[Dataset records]
** Start **

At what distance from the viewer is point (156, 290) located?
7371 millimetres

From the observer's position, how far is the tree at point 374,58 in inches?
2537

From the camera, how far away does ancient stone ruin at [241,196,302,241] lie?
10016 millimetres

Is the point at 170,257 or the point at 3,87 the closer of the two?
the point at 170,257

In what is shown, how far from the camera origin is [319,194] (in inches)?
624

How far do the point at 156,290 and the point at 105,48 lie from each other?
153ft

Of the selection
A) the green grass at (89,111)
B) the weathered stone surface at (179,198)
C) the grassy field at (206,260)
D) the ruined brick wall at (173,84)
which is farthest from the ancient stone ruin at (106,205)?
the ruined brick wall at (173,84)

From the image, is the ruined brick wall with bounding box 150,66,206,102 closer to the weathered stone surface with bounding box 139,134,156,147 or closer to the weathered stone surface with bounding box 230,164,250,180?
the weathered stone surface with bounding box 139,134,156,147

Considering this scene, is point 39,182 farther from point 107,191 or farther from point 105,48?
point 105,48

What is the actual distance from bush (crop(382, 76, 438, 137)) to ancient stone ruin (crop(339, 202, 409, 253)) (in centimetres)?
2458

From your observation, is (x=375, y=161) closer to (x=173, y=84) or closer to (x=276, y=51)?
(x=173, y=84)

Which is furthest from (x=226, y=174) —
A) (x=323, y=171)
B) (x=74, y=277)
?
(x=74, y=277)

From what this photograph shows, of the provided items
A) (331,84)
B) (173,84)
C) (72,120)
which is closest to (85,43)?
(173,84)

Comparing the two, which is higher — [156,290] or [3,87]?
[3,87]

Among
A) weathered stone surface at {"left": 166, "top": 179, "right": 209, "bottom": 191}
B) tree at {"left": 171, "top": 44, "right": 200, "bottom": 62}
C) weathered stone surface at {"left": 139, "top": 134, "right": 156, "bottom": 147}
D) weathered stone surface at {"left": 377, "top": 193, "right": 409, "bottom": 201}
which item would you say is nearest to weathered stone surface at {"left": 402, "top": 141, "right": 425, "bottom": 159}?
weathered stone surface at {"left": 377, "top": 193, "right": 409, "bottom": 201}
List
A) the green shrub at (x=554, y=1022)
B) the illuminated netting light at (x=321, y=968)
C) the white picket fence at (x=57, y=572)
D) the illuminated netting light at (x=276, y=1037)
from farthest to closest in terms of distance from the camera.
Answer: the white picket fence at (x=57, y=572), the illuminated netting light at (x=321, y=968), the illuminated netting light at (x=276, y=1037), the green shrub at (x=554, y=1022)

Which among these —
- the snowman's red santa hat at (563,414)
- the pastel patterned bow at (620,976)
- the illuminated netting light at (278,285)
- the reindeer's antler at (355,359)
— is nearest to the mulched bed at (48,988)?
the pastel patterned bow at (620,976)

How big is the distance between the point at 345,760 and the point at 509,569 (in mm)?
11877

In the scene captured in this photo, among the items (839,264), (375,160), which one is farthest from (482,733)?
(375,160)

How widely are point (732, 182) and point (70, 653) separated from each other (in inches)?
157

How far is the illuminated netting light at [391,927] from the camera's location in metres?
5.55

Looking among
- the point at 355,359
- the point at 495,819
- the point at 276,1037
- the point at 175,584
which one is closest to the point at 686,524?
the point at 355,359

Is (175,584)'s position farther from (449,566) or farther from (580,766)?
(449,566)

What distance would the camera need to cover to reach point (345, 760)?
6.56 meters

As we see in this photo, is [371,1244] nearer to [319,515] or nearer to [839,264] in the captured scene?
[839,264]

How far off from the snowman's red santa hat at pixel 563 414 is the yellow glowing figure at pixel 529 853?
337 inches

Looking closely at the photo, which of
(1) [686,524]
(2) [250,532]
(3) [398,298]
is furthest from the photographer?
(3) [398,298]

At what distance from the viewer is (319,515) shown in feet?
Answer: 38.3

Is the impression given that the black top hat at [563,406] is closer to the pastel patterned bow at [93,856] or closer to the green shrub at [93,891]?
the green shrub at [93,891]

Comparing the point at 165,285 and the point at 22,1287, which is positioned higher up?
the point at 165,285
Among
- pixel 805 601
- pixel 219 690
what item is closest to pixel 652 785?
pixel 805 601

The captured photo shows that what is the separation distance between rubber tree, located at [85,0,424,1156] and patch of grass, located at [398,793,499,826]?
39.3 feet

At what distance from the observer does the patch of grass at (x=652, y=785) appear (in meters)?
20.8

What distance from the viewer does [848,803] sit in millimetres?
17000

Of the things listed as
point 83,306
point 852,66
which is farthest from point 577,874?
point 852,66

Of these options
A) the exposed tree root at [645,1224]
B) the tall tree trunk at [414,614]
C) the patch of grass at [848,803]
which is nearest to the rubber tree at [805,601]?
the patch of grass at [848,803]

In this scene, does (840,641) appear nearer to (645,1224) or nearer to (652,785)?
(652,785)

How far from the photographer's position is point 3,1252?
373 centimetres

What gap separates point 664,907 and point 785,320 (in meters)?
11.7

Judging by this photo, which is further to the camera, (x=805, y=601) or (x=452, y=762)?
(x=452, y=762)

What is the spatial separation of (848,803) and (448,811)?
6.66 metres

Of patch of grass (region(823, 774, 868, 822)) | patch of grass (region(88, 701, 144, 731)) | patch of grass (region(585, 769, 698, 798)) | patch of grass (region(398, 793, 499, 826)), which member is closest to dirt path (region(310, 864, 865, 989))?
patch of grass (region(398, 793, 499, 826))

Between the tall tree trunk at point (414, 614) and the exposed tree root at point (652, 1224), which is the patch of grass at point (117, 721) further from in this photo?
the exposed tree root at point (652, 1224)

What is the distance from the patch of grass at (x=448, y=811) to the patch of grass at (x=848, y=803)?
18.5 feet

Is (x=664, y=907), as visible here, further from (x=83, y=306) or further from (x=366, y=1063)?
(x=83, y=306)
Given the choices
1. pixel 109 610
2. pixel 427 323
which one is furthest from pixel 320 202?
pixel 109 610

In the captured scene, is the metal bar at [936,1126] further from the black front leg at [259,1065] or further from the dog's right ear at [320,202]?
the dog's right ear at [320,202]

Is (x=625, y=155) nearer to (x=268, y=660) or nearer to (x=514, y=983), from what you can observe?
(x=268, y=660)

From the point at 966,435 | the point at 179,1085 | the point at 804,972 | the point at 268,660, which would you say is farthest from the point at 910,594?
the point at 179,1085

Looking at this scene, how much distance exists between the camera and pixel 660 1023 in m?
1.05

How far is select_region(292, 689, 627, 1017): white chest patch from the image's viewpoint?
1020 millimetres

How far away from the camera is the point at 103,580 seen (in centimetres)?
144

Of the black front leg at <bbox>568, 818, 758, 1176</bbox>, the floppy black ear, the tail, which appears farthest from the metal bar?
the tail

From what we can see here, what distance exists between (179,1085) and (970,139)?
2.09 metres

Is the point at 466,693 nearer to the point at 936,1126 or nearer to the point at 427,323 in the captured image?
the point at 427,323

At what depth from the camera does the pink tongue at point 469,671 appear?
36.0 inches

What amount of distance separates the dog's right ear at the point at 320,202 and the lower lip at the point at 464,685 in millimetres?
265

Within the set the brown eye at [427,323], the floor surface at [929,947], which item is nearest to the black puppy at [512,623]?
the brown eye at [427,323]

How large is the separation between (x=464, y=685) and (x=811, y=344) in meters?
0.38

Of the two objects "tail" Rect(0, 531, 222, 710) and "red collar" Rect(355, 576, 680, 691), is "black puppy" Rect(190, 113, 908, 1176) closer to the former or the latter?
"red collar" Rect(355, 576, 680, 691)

** End **

◆ What you need to do: Switch "black puppy" to "dark puppy" throughout the material and write all of it out again, with nothing else altered.

◆ Finished task:
At what distance from the viewer is point (156, 290) located?
7371 millimetres

From the observer's position, how far is the tree at point 374,58 in inches?
2537

From the camera, how far away does ancient stone ruin at [241,196,302,241] lie?
10016 millimetres

Is the point at 170,257 or the point at 3,87 the closer of the two?
the point at 170,257

In what is shown, how far from the camera origin is [319,194] (in inches)?
624

How far do the point at 156,290 and the point at 105,48 lie from each other?
153ft

Of the selection
A) the green grass at (89,111)
B) the weathered stone surface at (179,198)
C) the grassy field at (206,260)
D) the ruined brick wall at (173,84)
which is farthest from the ancient stone ruin at (106,205)?
the ruined brick wall at (173,84)

From the image, is the ruined brick wall with bounding box 150,66,206,102 closer to the weathered stone surface with bounding box 139,134,156,147 or closer to the weathered stone surface with bounding box 230,164,250,180?
the weathered stone surface with bounding box 139,134,156,147

Considering this scene, is point 39,182 farther from point 107,191 or farther from point 105,48?
point 105,48

What is the actual distance from bush (crop(382, 76, 438, 137)) to ancient stone ruin (crop(339, 202, 409, 253)) (in centimetres)?
2458

From your observation, is (x=375, y=161) closer to (x=173, y=84) or closer to (x=276, y=51)?
(x=173, y=84)

Which is furthest from (x=226, y=174) —
A) (x=323, y=171)
B) (x=74, y=277)
?
(x=74, y=277)

From what this photograph shows, of the provided items
A) (331,84)
B) (173,84)
C) (72,120)
which is closest to (85,43)?
(173,84)

Comparing the two, which is higher — [156,290] or [3,87]?
[3,87]

Among
A) weathered stone surface at {"left": 166, "top": 179, "right": 209, "bottom": 191}
B) tree at {"left": 171, "top": 44, "right": 200, "bottom": 62}
C) weathered stone surface at {"left": 139, "top": 134, "right": 156, "bottom": 147}
D) weathered stone surface at {"left": 377, "top": 193, "right": 409, "bottom": 201}
which item would you say is nearest to weathered stone surface at {"left": 402, "top": 141, "right": 425, "bottom": 159}?
weathered stone surface at {"left": 377, "top": 193, "right": 409, "bottom": 201}
List
A) the green shrub at (x=554, y=1022)
B) the illuminated netting light at (x=321, y=968)
C) the white picket fence at (x=57, y=572)
D) the illuminated netting light at (x=276, y=1037)
from farthest to closest in terms of distance from the camera.
Answer: the white picket fence at (x=57, y=572), the illuminated netting light at (x=321, y=968), the illuminated netting light at (x=276, y=1037), the green shrub at (x=554, y=1022)

Which among these —
- the snowman's red santa hat at (563,414)
- the pastel patterned bow at (620,976)
- the illuminated netting light at (278,285)
- the reindeer's antler at (355,359)
— is nearest to the mulched bed at (48,988)?
the pastel patterned bow at (620,976)

How big is the distance between the point at 345,760 and the point at 509,569 (in mm)?
11877

In the scene captured in this photo, among the items (839,264), (375,160), which one is farthest from (482,733)?
(375,160)

How widely are point (732, 182) and point (70, 653) separated from each other (in inches)?
157

How far is the illuminated netting light at [391,927] from the camera's location in metres?
5.55

Looking among
- the point at 355,359
- the point at 495,819
- the point at 276,1037
- the point at 175,584
which one is closest to the point at 686,524?
the point at 355,359

Is (175,584)'s position farther from (449,566) or farther from (580,766)?
(449,566)

What distance would the camera need to cover to reach point (345, 760)?
6.56 meters

As we see in this photo, is [371,1244] nearer to [319,515] or nearer to [839,264] in the captured scene?
[839,264]

How far off from the snowman's red santa hat at pixel 563 414 is the yellow glowing figure at pixel 529 853?
337 inches

Looking closely at the photo, which of
(1) [686,524]
(2) [250,532]
(3) [398,298]
is furthest from the photographer?
(3) [398,298]

At what distance from the viewer is (319,515) shown in feet?
Answer: 38.3

Is the impression given that the black top hat at [563,406] is closer to the pastel patterned bow at [93,856] or closer to the green shrub at [93,891]?
the green shrub at [93,891]

Comparing the point at 165,285 and the point at 22,1287, which is positioned higher up?
the point at 165,285
Among
- pixel 805 601
- pixel 219 690
what item is closest to pixel 652 785?
pixel 805 601

The captured photo shows that what is the separation distance between rubber tree, located at [85,0,424,1156] and patch of grass, located at [398,793,499,826]?
39.3 feet

At what distance from the observer does the patch of grass at (x=652, y=785) appear (in meters)?
20.8

What distance from the viewer does [848,803] sit in millimetres?
17000

Of the things listed as
point 83,306
point 852,66
which is farthest from point 577,874?
point 852,66

Of these options
A) the exposed tree root at [645,1224]
B) the tall tree trunk at [414,614]
C) the patch of grass at [848,803]
which is nearest to the rubber tree at [805,601]?
the patch of grass at [848,803]

In this scene, does (840,641) appear nearer to (645,1224) or nearer to (652,785)?
(652,785)

How far from the photographer's position is point 3,1252?
373 centimetres

What gap separates point 664,907 and point 785,320 (in meters)?
11.7

Judging by this photo, which is further to the camera, (x=805, y=601) or (x=452, y=762)?
(x=452, y=762)

What is the spatial separation of (848,803) and (448,811)?
6.66 metres

Of patch of grass (region(823, 774, 868, 822)) | patch of grass (region(88, 701, 144, 731)) | patch of grass (region(585, 769, 698, 798)) | patch of grass (region(398, 793, 499, 826)), which member is closest to dirt path (region(310, 864, 865, 989))?
patch of grass (region(398, 793, 499, 826))

Between the tall tree trunk at point (414, 614) and the exposed tree root at point (652, 1224), which is the patch of grass at point (117, 721) further from in this photo?
the exposed tree root at point (652, 1224)

What is the distance from the patch of grass at (x=448, y=811) to the patch of grass at (x=848, y=803)?
18.5 feet

Is (x=664, y=907), as visible here, further from (x=83, y=306) or further from (x=366, y=1063)?
(x=83, y=306)
Given the choices
1. pixel 109 610
2. pixel 427 323
which one is furthest from pixel 320 202?
pixel 109 610

In the captured scene, is the metal bar at [936,1126] further from the black front leg at [259,1065] or further from the dog's right ear at [320,202]?
the dog's right ear at [320,202]

Is (x=625, y=155) nearer to (x=268, y=660) or nearer to (x=514, y=983), from what you can observe?
(x=268, y=660)

From the point at 966,435 | the point at 179,1085 | the point at 804,972 | the point at 268,660, which would you say is farthest from the point at 910,594?
the point at 179,1085

Looking at this scene, how much distance exists between the camera and pixel 660 1023 in m?
1.05

How far is select_region(292, 689, 627, 1017): white chest patch from the image's viewpoint?
1020 millimetres

How far away from the camera is the point at 103,580 seen (in centimetres)?
144

Of the black front leg at <bbox>568, 818, 758, 1176</bbox>, the floppy black ear, the tail, which appears farthest from the metal bar?
the tail

From what we can see here, what distance exists between (179,1085) and (970,139)?
2.09 metres

Is the point at 466,693 nearer to the point at 936,1126 or nearer to the point at 427,323 in the captured image?
the point at 427,323

At what depth from the camera does the pink tongue at point 469,671 appear?
36.0 inches

What amount of distance separates the dog's right ear at the point at 320,202 and the lower lip at the point at 464,685 in millimetres?
265

Within the set the brown eye at [427,323], the floor surface at [929,947], which item is nearest to the dark puppy at [512,623]?
the brown eye at [427,323]

How large is the separation between (x=464, y=685) and (x=811, y=344) in meters?
0.38

Of the two objects "tail" Rect(0, 531, 222, 710) and "red collar" Rect(355, 576, 680, 691), is "dark puppy" Rect(190, 113, 908, 1176) closer to the former or the latter?
"red collar" Rect(355, 576, 680, 691)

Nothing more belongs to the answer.